Some users, the report reveals, attempt to secure their accounts by employing what they believe would be unpredictable patterns, such as “1q2w3e4r” and “123qwe,” but the wide-spread use of these passwords make them easily predictable as well. What users should do to ensure increased account security is to employ complex passwords and a password manager, so they can have a different password for each of their accounts.
“I can tell you for a fact that without a password manager nearly everyone I know re-uses passwords. Otherwise you have dozens if not hundreds of passwords you need to try and remember.

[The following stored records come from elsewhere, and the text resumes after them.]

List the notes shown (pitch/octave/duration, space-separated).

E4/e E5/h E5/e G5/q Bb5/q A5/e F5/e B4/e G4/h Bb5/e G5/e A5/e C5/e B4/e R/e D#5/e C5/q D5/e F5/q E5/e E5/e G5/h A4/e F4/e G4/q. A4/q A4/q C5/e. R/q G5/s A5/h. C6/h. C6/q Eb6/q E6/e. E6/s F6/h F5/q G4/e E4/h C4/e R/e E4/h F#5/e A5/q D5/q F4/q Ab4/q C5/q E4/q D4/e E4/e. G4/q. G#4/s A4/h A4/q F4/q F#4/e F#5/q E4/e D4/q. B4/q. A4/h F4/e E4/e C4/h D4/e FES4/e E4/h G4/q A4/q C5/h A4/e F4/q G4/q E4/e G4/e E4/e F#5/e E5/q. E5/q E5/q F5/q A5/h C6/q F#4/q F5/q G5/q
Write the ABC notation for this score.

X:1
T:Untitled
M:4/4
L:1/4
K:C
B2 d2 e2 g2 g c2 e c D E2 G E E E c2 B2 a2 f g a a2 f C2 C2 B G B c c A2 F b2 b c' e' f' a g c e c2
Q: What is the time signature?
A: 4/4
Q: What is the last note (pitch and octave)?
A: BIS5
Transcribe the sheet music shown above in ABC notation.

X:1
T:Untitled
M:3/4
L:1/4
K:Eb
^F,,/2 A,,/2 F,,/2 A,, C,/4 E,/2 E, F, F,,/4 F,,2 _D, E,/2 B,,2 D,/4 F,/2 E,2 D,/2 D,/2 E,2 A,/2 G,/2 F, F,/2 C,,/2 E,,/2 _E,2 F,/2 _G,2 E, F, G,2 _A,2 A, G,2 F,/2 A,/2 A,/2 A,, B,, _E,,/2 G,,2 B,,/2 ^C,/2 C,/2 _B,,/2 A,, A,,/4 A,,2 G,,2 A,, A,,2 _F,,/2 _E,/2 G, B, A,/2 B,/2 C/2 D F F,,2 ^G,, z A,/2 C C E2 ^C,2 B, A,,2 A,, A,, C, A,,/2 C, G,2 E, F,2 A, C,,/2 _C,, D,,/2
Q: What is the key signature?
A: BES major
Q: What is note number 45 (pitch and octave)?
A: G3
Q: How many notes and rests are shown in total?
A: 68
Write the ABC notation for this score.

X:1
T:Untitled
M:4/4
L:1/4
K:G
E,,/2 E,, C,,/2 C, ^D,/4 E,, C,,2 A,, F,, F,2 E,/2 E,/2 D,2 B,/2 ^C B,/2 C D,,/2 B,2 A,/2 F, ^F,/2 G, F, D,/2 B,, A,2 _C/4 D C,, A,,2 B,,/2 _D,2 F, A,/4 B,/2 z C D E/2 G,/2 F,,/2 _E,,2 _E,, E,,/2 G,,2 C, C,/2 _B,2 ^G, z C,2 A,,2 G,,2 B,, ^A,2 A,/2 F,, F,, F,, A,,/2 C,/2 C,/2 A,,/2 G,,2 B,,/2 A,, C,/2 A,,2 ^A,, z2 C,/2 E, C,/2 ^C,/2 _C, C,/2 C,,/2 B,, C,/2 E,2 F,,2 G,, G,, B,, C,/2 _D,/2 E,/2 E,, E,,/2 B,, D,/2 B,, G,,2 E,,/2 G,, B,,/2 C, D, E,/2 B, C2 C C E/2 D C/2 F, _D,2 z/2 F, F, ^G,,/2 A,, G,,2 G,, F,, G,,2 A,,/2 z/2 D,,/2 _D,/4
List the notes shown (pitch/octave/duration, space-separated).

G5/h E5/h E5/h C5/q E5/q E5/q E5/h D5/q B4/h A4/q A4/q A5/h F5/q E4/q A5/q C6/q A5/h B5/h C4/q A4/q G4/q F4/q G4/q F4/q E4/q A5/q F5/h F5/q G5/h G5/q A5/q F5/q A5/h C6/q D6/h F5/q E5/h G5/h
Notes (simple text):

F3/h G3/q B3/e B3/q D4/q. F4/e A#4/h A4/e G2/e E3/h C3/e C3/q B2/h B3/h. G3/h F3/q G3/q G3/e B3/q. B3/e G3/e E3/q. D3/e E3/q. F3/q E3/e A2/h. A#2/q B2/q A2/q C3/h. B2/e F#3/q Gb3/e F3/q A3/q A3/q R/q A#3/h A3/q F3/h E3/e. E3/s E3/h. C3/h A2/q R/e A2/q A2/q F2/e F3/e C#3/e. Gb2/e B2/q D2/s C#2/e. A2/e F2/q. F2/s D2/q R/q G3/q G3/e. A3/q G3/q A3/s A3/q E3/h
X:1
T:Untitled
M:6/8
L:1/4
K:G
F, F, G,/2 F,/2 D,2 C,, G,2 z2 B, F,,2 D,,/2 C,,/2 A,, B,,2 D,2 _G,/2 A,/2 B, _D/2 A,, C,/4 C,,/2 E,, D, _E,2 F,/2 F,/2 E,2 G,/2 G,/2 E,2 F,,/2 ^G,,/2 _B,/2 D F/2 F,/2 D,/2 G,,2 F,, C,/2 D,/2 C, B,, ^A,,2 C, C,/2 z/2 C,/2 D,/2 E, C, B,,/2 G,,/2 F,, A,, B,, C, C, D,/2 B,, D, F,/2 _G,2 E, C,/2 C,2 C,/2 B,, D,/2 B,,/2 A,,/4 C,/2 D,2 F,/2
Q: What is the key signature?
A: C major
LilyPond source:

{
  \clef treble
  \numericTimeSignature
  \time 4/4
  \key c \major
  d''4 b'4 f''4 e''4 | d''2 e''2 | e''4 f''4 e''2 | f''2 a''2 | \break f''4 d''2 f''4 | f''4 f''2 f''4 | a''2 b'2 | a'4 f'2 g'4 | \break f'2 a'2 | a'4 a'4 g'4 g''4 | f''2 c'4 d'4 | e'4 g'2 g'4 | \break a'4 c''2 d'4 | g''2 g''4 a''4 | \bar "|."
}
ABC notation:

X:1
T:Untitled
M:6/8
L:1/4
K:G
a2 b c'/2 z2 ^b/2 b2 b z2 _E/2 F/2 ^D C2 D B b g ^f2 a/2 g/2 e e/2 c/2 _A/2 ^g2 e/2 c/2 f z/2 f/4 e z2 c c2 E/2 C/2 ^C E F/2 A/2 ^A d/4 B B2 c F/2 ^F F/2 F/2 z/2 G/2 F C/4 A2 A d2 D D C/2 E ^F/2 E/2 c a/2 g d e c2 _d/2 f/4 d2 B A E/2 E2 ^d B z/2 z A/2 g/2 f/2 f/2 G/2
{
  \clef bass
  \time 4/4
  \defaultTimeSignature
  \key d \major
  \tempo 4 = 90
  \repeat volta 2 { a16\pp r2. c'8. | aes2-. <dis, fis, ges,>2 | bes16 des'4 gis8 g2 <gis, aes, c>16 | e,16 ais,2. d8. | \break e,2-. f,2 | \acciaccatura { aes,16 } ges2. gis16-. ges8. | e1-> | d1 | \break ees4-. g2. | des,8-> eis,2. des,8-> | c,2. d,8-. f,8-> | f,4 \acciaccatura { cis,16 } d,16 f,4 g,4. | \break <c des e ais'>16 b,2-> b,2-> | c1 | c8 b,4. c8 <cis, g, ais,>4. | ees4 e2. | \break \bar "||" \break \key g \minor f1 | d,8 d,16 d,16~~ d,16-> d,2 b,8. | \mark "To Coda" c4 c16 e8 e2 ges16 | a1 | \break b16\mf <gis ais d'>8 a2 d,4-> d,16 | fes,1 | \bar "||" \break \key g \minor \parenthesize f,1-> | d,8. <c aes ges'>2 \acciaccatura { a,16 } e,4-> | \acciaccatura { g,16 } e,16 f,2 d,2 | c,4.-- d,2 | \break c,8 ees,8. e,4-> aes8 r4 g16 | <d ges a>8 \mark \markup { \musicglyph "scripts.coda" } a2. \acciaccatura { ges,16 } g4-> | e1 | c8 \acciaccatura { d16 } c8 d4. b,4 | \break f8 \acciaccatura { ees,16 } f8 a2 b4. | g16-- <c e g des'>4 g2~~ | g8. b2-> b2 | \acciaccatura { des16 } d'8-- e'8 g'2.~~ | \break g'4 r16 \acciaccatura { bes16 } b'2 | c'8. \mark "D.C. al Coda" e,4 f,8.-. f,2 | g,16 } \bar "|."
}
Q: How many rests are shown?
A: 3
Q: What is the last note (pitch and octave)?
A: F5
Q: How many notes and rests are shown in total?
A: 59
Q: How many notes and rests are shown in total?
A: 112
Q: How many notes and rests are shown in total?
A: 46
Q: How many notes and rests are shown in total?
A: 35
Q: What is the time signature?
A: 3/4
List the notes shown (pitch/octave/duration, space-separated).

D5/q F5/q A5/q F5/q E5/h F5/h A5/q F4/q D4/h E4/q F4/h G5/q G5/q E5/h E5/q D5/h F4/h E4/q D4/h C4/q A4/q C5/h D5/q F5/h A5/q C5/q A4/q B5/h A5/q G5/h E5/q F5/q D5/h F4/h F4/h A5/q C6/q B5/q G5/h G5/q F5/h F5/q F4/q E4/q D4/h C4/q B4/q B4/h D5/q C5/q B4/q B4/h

Obviously that won’t work,” Rafal Los, Managing Director, Solutions R&D within the Office of the CISO for Optiv, notes in a SecurityWeek column.
He also points out that service providers shouldn’t focus on policies that force users to use complex passwords and maybe reset them often, but rather on building a good authentication hygiene to drive healthy behaviors in users.
“So, the problem to solve: rather than trying to figure out how complex you can make password requirements before your users revolt is how to maintain good authentication hygiene while driving healthy behaviors from your users. We’re going to be living with passwords for a very, very long time whether you want to admit it or not. Let’s address the root cause of the problems we’re seeing and start being seen as leaders,” Los says.